Já a injúria racial, objeto da análise do STF, está prevista no artigo 140 do Código Penal e envolve a ofensa à dignidade ou o decoro utilizando elementos de raça, cor, etnia, religião, origem ou condição de pessoa idosa ou portadora de deficiência. Geralmente, é associada ao uso de palavras depreciativas.

O julgamento sobre o tema teve início em novembro do ano passado, através do caso específico, que chegou à Corte, de uma mulher de 79 anos, condenada a um ano de prisão em 2013 por proferir ofensas de tom discriminatório contra uma funcionária de um posto de gasolina.

O primeiro voto foi dado ainda no ano passado pelo relator, ministro Edson Fachin, no sentido de equiparar injúria racial a racismo e tornar o crime imprescritível.

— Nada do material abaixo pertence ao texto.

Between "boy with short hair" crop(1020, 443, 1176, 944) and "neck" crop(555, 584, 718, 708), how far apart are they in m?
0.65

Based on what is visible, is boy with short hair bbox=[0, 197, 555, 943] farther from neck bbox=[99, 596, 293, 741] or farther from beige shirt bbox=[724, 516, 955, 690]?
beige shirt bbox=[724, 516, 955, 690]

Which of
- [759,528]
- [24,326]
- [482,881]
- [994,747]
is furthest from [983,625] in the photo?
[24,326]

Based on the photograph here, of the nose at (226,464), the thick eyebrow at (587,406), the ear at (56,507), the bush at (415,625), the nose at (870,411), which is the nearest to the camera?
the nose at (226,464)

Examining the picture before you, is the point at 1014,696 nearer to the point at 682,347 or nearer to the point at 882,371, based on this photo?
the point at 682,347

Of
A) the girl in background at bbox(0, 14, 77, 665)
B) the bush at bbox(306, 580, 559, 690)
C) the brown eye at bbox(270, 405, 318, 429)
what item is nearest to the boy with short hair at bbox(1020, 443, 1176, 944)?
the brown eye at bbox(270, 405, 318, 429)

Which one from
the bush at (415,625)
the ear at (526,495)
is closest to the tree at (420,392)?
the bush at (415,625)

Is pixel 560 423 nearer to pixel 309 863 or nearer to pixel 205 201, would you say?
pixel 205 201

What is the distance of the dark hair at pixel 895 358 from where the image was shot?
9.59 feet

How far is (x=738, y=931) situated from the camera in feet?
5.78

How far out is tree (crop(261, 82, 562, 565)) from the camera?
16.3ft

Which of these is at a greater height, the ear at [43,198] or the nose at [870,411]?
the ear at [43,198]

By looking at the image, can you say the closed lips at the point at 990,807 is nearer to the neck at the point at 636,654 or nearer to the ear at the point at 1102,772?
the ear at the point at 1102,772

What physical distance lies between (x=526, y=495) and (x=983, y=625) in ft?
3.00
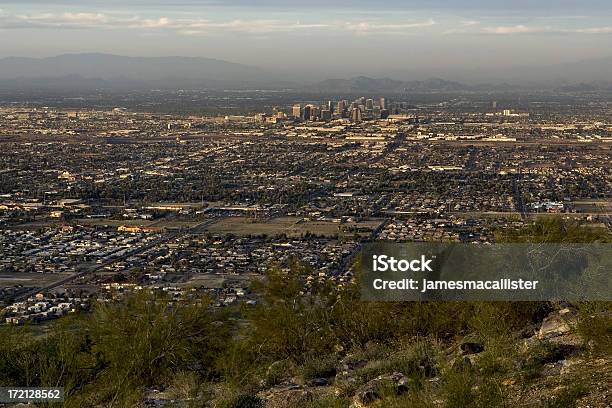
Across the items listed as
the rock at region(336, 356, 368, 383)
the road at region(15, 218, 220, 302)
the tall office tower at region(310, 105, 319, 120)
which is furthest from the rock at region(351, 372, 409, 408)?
the tall office tower at region(310, 105, 319, 120)

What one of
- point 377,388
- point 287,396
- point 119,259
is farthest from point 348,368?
point 119,259

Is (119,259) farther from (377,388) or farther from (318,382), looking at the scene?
(377,388)

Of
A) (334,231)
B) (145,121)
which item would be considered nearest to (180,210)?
(334,231)

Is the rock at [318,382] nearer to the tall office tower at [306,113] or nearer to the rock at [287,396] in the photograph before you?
the rock at [287,396]

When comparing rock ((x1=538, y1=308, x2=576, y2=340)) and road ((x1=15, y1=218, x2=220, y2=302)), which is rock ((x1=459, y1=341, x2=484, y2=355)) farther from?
road ((x1=15, y1=218, x2=220, y2=302))

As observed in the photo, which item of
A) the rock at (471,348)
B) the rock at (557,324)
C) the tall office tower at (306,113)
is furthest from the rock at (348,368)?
the tall office tower at (306,113)

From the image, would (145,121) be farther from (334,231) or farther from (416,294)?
(416,294)
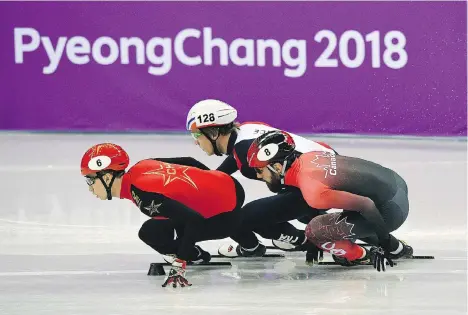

O julgamento estava parado após pedido de vistas de Alexandre de Moraes, que nesta quinta-feira seguiu o voto de Fachin e afirmou que “somente assim poderemos atenuar esse sentimento de inferiorização que as pessoas racistas querem impor às suas vítimas”.

O Supremo decidiu, portanto, que injúria racial é uma espécie de gênero do crime de racismo.

Silvio Almeida: “Decisão acertada”

À Fórum, o advogado e professor Silvio Almeida, presidente do Instituto Luiz Gama, afirmou que a decisão do STF é “acertada”.

“A decisão do STF reafirma a posição do STJ que firmou o entendimento de que a injúria racial é uma modalidade do crime de racismo e portanto não pode estar sujeito aos prazos decadenciais que incidem sobre os crimes contra honra, subordinando-se ao inciso XLII do artigo 5º da Constituição Federal que estabelece que ‘a prática do racismo constitui crime inafiançável e imprescritível’. A decisão é acertada, sobretudo porque em muitos casos havia a desclassificação do delito de racismo para injúria racial e, neste caso, invariavelmente era reconhecida o decurso de prazo decadencial, o que resultava, na prática, na impunidade do ofensor, uma vez que não não poderia haver condenação neste caso”, declarou.

“Apesar do direito penal ser um instrumento bastante limitado para o enfrentamento do racismo, a decisão do STF foi acertada e com isso será possível que as ofensas de cunho racista tenham o tratamento adequado por parte do sistema de Justiça do Brasil”, completou Almeida.